Westminster Abbey
Westminster Abbey (more properly the Collegiate Church of St.Peter, Westminster) is the major Christian church in London, after the Cathedral of St.Paul, and has for centuries been the coronation site for monarchs of England as well, frequently, as their burial place.
The Abbey at is built upon what was once an island – Thorney Island – amidst a marshy area west of the City of London. The island was at one time flanked by two channels of the Tyburn River, which have since been overbuilt.
There may have been a Christian church on Thorney Island as early as 604 CE, just eight years after the first Christian mission under St Augustine landed near Canterbury in 596 CE. Supposedly a fisherman in the river saw a vision of St.Peter, hence the dedication.
In that same year of 604, Ethelbert, uncle of the king of the East Saxons, founded St Paul's in the City of London, and that king, Serbert, is supposed to have founded the church formally in 616 CE . Thorney was thus the western minster in the area and it gained influence as the sea traders who came up the Thames moved further west along the riverbank, founding the settlement of Aldwych along the Strand (or shoreline).
Later royals chose to patronise the shrine; King Edgar (957-75) gave land for a church, and several kings, including Canute and Ethelred, donated relics. St Dunstan endowed a place for a dozen monks in 960 CE. Later, Edward the Confessor (1042-1066) had a vision of an ecclesiastic-royal complex including a palace with a large monastery and an abbey church suitable for royal functions and burials.
Devout though Edward certainly was, he was also driven by guilt in his building project. Earlier in his reign he had been forced to flee from a Danish invasion into exile in Normandy. He made a solemn vow that if he ever regained his throne he would make a pilgrimage to Rome in gratitude. Eventually he was able to oust the Danes (in the form of Canute and his son Hardicanute) and regain the throne, but the politically uncertain climate, with various Scandinavian powers still conceiving that they had the right to the English throne) made it unwise for him to leave for Rome. Pope Leo, being an understanding sort, excused Edward from his vow – on the condition that the king re-endow the monastery of Westminster.
Edward rebuilt the old Saxon church in the new Romanesque style and began a palace nearby. The work was consecrated on December 28, 1065, but Edward himself lived only another eight days. Harold Godwinson followed him as king, and he is believed to have begun the tradition of royal coronations in the Abbey. Certainly Harold's successor, William the Conqueror, was crowned here, on December 25, 1066, as were all successive period monarchs (except Edward V).
The first great contributor to the abbey in the Middle Ages was Henry III. The abbey of today is largely Henry's work, although at the time few of his subjects appreciated his efforts, because Henry diverted huge amounts of money meant for running the kingdom into his building plans at Westminster.
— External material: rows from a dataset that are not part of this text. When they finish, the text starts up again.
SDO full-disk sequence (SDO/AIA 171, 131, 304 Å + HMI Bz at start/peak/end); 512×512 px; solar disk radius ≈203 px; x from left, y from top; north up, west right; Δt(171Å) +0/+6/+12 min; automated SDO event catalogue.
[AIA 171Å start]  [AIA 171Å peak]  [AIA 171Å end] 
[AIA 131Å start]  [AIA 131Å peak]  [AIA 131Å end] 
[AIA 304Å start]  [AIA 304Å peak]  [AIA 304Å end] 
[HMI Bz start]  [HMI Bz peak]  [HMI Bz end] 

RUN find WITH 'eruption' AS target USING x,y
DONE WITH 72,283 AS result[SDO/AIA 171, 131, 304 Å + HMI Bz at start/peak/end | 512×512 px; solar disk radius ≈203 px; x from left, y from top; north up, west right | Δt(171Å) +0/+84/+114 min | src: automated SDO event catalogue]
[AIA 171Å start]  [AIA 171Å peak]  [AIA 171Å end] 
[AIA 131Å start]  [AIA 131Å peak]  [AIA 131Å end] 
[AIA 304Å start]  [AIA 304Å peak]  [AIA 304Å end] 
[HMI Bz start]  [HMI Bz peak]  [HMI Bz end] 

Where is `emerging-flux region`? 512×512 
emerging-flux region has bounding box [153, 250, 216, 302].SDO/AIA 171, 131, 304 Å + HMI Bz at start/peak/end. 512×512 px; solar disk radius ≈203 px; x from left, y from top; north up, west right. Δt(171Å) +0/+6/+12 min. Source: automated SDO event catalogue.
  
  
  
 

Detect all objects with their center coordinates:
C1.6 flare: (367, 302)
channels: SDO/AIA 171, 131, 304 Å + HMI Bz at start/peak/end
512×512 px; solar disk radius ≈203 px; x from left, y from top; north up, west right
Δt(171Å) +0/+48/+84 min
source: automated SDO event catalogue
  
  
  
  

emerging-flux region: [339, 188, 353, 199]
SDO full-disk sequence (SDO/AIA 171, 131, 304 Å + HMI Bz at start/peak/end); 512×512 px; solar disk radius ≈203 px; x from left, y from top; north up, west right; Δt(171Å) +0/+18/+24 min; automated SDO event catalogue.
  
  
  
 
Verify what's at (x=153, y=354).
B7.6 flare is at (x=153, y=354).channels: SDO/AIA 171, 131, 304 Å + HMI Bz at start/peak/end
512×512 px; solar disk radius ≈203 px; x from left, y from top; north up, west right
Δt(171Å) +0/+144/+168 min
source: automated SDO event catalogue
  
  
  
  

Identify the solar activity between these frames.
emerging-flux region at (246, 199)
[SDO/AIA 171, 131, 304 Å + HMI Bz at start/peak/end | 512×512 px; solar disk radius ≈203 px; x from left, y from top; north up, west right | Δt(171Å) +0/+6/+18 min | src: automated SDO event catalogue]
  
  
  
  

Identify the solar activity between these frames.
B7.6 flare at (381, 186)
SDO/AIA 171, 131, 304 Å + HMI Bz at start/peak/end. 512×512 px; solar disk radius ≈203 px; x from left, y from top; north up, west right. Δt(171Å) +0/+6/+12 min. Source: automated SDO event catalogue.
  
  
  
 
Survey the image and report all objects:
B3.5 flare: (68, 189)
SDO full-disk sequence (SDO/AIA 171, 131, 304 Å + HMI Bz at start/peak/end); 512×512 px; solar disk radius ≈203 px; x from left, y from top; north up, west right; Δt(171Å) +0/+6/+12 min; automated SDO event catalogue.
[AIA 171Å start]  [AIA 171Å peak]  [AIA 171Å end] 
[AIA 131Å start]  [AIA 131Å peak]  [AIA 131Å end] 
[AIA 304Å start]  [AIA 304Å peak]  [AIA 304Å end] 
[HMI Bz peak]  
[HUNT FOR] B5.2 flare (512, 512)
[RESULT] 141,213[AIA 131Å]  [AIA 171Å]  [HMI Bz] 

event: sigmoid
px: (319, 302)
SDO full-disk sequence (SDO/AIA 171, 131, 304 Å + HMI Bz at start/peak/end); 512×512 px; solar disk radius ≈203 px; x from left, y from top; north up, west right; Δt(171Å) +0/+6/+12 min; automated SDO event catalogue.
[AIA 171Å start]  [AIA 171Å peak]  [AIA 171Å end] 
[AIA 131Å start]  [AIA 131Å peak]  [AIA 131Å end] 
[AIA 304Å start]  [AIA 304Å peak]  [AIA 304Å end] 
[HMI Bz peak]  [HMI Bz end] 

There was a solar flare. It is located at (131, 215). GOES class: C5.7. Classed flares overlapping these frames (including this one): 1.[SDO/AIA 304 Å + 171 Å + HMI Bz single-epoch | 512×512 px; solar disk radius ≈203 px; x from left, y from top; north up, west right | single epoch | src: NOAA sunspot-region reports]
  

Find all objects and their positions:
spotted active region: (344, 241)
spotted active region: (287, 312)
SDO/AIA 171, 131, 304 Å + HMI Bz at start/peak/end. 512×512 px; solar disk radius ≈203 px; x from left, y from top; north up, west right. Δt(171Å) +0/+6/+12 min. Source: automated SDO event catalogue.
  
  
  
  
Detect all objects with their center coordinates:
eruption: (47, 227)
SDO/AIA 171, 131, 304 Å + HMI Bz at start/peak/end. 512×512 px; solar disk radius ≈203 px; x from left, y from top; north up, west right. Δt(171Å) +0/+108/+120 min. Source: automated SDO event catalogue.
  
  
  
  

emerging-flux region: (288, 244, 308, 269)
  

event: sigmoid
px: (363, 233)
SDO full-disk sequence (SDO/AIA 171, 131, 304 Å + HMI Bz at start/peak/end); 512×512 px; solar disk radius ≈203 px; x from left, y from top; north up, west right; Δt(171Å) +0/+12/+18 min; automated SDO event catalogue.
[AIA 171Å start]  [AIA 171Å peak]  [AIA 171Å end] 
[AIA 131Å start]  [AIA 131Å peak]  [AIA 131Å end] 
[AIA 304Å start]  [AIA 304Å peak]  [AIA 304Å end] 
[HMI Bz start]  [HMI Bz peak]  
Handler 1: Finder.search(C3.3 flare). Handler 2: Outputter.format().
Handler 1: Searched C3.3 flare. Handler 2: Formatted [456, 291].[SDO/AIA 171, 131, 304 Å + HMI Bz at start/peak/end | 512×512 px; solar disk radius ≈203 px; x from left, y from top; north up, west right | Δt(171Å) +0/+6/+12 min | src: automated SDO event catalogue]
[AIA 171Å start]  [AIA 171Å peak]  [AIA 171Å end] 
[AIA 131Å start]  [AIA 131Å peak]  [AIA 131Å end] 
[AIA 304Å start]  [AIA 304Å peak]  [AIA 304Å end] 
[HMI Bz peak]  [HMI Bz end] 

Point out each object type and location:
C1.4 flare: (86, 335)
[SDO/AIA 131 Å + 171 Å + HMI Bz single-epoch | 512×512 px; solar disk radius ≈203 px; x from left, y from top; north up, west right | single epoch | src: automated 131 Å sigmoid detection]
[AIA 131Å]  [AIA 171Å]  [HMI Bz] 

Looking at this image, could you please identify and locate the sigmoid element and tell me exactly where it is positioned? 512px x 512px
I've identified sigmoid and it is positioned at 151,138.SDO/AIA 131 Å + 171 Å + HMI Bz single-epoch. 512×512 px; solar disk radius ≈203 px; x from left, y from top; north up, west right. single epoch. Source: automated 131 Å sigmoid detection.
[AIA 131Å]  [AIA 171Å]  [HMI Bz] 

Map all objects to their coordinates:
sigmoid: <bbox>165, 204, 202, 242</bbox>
In 1245 Henry began rebuilding the entire church in the Gothic style, intending it as a shrine to the memory of Edward the Confessor, whom Henry idolized.
The rebuilding of the eastern end of the abbey took just 14 years to complete. By the time Henry III died in 1272, becoming the first king to be buried in the Abbey, the choir and 5 bays of the 103 foot high nave were finished, but there the work halted for a full century. It took until 1532 before the abbey, apart from the West Towers, was finished.
However, the monks of Westminster had little time to enjoy their finally completed church. When Henry VIII began his Dissolution of the Monasteries the rich prize of Westminster (by then it owned over 200 manors up and down England) was one of the first to catch his eye. The Abbey was taken over by the crown in 1534 and closed in 1540. The church then was briefly a cathedral. It was during this time of turmoil that Westminster played its part in the creation of the expression "robbing Peter to pay Paul", when money meant for the abbey (dedicated to St. Peter) was diverted to the coffers of St. Paul's Cathedral.
Catholic Queen Mary I restored the monks at Westminster, but her successor Elizabeth quickly reversed that decision when she became monarch, and it was under Elizabeth that Westminster assumed its present role, as, in effect, the monarch's own church.
At different times the Abbey has held the royal ledgers, the treasury, and the royal regalia, whilst beside it the Palace of Westminster became, as well as the King's formal residence and the centre for his courts of justice, also the usual convening place for the English Parliament.